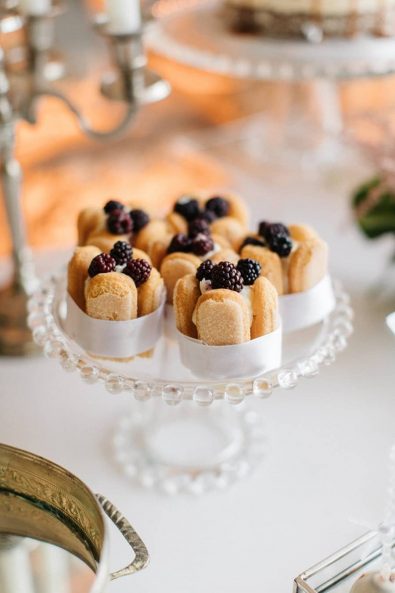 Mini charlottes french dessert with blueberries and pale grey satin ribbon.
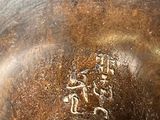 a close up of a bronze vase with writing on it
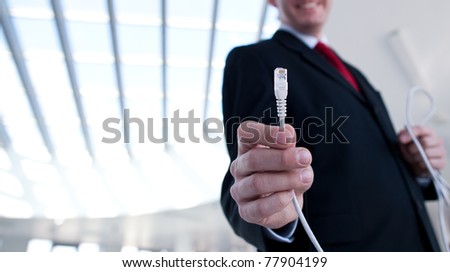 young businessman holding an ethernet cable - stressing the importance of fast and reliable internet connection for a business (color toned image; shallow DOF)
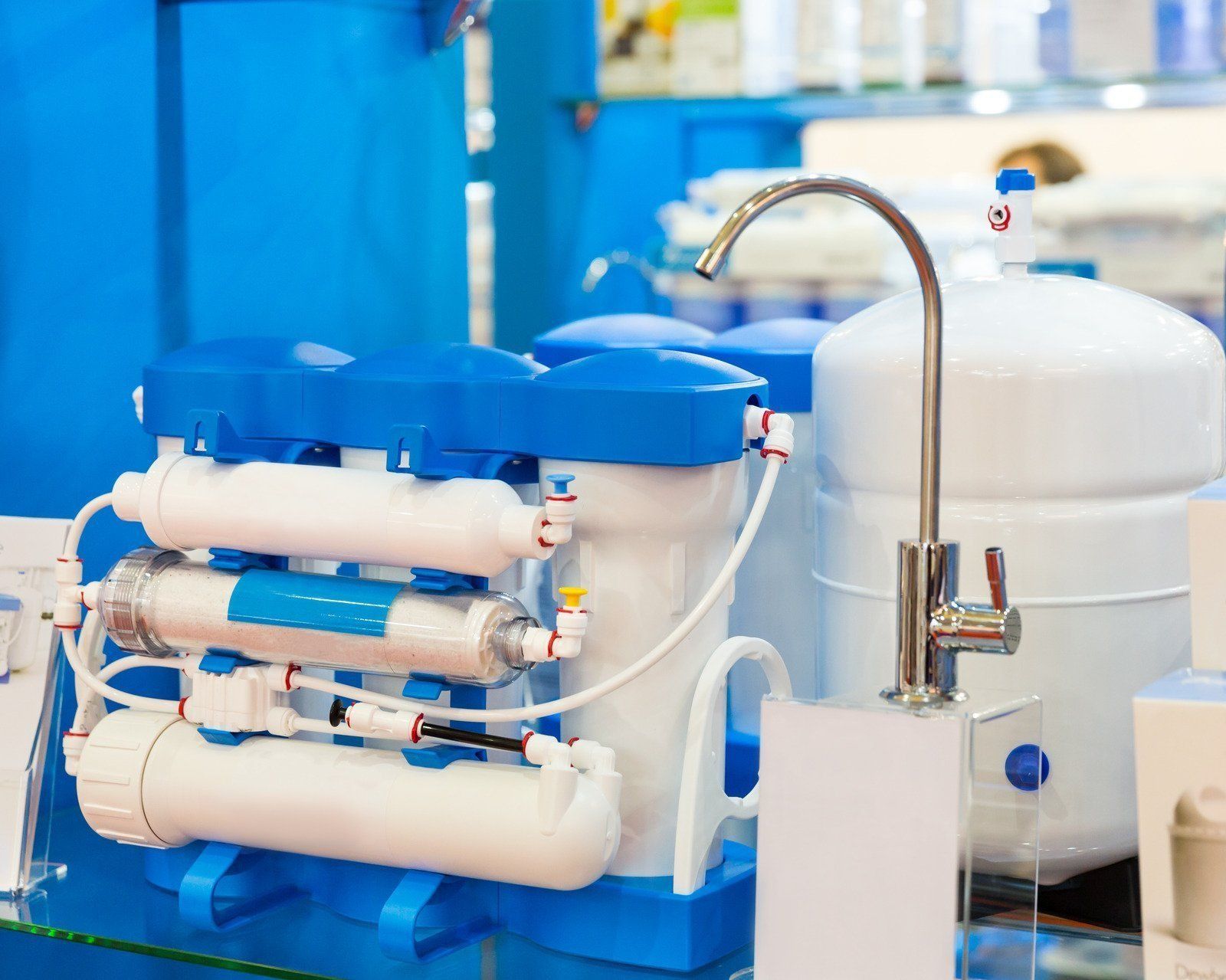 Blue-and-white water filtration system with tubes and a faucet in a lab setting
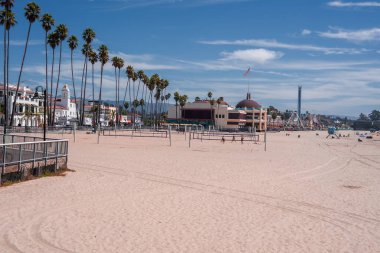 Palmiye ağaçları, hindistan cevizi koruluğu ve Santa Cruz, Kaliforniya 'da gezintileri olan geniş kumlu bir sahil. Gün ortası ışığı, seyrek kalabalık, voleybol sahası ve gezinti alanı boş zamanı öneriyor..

WORK REQUIRED: Give the entries above again exactly, minus their pictures.

TASK RESPONSE:
 Mini charlottes french dessert with blueberries and pale grey satin ribbon.
 a close up of a bronze vase with writing on it
 young businessman holding an ethernet cable - stressing the importance of fast and reliable internet connection for a business (color toned image; shallow DOF)
 Blue-and-white water filtration system with tubes and a faucet in a lab setting
 Palmiye ağaçları, hindistan cevizi koruluğu ve Santa Cruz, Kaliforniya 'da gezintileri olan geniş kumlu bir sahil. Gün ortası ışığı, seyrek kalabalık, voleybol sahası ve gezinti alanı boş zamanı öneriyor..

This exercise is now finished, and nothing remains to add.